Standing in the street, I shoved a few remaining pieces of sushi from my lunch into my mouth and looked around for my napkin when suddenly I saw a familiar homeless man walking up the street. Now, in Santa Barbara, homeless people-- homeless by CHOICE people-- are everywhere. They smell like urine and sweat and pot and have dreadlocks and skin caked with grime, and they live on the beach by night and take over the city by day. They are everywhere. Most of them are vietnam vets or hippies left over from the sixties who just couldn't pull it together. Harmless... but annoying if you're a young female who likes her freedom in the city.
So this man started walking up my side of the street, calm as can be. I could smell him from a few feet away and he's definitely different.... but apparently harmless. But when he got to me, he started to shout..... ranting and raving like a complete nutcase.
"F- you, Jesus!" He shouted, making a fist in my direction. "You don't KNOW me. You can't have this!!"
Mystified, I watched as he clammed up and quieted down, resuming his quiet, happy walk down the street without even a hint of sign that something was up inside him.
I had never in my life heard a teaching on spiritual warfare or even been aware of it's existence. But on that day something in my spirit told me that that's exactly what was happening. Something inside of him was reacting to something inside of me. And that something was in reference to the person of Christ-- living and active in me, and clearly hated and reviled in this man. I was FILLED with compassion for him, and followed him down the street, praying for him. When he became physically agitated again, I ran away, scared. At the same time, I was proud.... proud that I had somehow drawn this reaction from him, proud that I was powerful. When I later realized what great sin that pride had been.... it was very hard to remove.
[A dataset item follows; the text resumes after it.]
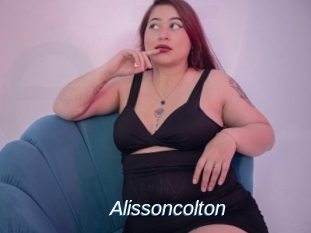 Alissoncolton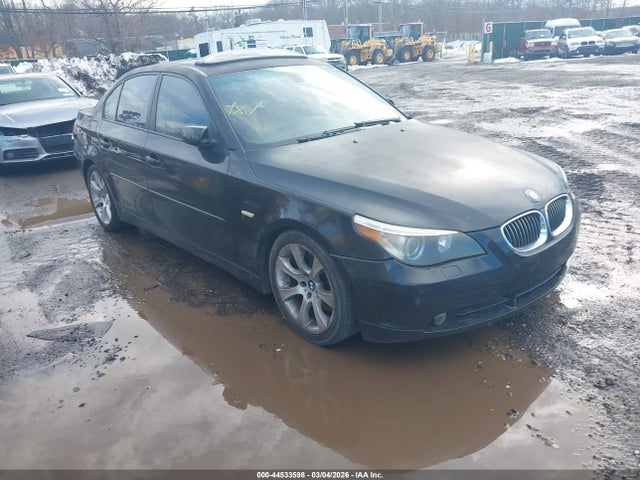 2005 BMW 545I WBANB33515CN65403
Since that time I've experienced spiritual warfare continuously with very little respite. Although I have recognized it as such for years and am now well trained and experienced in spiritual warfare, I am never less mystified than I was in that first few months of actively choosing Christ, because no matter how much training, teaching and experience one has--- God's ways are not our ways and there is always a mystical element that is quite simply incomprehensible except by the inner spirit man.
I meet and talk to people often who consider themselves equipped demonologists or deliverance ministers and who believe that they know all there is to know about demonology and deliverance ministry. I'm not sure how that works, because God is always surprising me.
When I think about it, though, I guess I do know all I need to know too... I know that
-- God and the Devil are real.
-- Our free will is our friend and our foe.
--Healing comes when sinners repent
--Satan is tricky but God is stronger
--99 percent of our suffering is self-induced.
Most importantly... I've learned that I will never know it all, at least not on this side of death. Spiritual warfare remains a fascinating mystery and a daily battle that we must always give to God, our Deliverer.